[Dataset excerpt]
Start
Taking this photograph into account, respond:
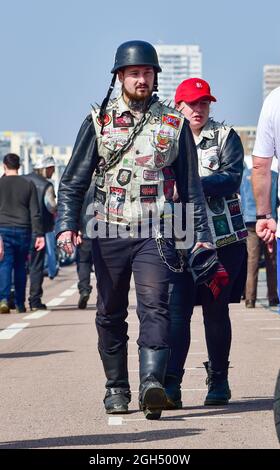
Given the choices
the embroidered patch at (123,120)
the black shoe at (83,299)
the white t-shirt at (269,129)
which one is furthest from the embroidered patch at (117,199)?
the black shoe at (83,299)

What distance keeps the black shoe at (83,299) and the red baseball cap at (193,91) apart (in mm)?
11066

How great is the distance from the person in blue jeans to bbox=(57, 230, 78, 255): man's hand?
36.3 ft

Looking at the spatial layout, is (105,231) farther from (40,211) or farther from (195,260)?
(40,211)

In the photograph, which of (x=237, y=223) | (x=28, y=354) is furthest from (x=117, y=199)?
(x=28, y=354)

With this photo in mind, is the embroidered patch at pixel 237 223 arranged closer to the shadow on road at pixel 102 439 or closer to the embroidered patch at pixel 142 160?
the embroidered patch at pixel 142 160

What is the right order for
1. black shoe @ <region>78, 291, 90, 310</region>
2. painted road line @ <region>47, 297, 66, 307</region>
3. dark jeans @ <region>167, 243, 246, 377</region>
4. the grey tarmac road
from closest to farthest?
1. the grey tarmac road
2. dark jeans @ <region>167, 243, 246, 377</region>
3. black shoe @ <region>78, 291, 90, 310</region>
4. painted road line @ <region>47, 297, 66, 307</region>

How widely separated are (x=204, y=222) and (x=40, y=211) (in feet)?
39.0

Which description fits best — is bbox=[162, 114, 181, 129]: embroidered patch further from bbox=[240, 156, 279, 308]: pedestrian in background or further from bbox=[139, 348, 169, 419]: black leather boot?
bbox=[240, 156, 279, 308]: pedestrian in background

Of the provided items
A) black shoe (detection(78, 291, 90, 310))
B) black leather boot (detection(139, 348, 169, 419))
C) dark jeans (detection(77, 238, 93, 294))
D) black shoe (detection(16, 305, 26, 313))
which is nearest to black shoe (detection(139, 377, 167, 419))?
black leather boot (detection(139, 348, 169, 419))

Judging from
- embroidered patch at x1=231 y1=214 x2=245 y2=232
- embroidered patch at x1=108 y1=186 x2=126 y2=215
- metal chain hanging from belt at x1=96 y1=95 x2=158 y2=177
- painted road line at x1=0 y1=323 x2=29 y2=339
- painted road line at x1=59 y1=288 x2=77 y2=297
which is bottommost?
painted road line at x1=59 y1=288 x2=77 y2=297

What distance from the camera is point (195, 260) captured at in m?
8.20

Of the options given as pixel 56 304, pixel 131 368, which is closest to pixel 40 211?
pixel 56 304

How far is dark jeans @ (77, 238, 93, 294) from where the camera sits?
786 inches
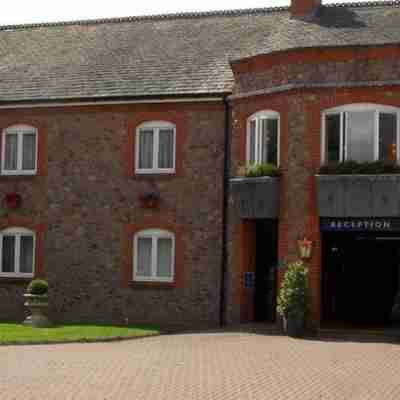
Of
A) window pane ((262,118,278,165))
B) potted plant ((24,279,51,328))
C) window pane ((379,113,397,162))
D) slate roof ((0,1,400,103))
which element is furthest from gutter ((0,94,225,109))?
potted plant ((24,279,51,328))

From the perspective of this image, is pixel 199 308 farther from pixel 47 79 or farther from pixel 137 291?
pixel 47 79

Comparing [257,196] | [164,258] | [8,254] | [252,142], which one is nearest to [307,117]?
[252,142]

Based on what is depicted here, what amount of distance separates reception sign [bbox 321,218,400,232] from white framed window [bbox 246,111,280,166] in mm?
2258

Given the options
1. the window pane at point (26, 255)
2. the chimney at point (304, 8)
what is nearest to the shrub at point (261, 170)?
the chimney at point (304, 8)

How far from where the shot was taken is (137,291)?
27172 mm

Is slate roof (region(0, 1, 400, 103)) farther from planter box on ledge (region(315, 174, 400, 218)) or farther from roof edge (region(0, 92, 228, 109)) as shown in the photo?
planter box on ledge (region(315, 174, 400, 218))

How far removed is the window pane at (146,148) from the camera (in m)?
27.5

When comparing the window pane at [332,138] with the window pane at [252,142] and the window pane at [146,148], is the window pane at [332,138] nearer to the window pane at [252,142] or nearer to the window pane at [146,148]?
the window pane at [252,142]

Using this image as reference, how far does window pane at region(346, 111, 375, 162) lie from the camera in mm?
23375

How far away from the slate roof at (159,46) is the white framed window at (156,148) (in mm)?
1058

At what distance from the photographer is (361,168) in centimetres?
2292

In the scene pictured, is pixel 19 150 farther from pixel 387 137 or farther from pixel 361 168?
pixel 387 137

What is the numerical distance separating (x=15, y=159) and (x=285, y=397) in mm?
17207

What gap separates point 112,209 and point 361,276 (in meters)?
8.10
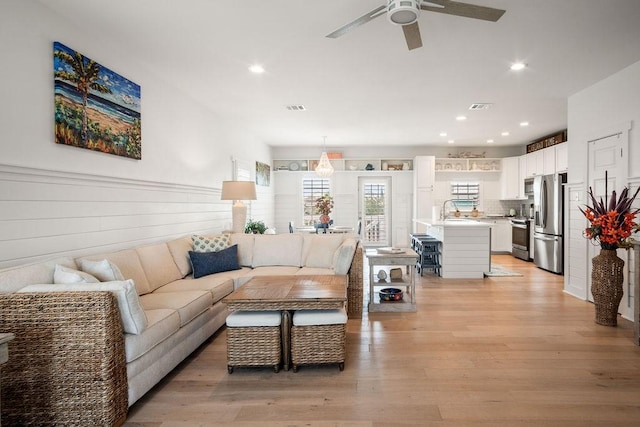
End
Locate each row above that contains the word "leather" and copy those rows in full. Treat uppercase and lowercase as different.

Which description fits best — is bbox=[162, 114, 181, 129]: embroidered patch further from bbox=[240, 156, 279, 308]: pedestrian in background or further from bbox=[139, 348, 169, 419]: black leather boot?
B) black leather boot (detection(139, 348, 169, 419))
black leather boot (detection(139, 348, 169, 419))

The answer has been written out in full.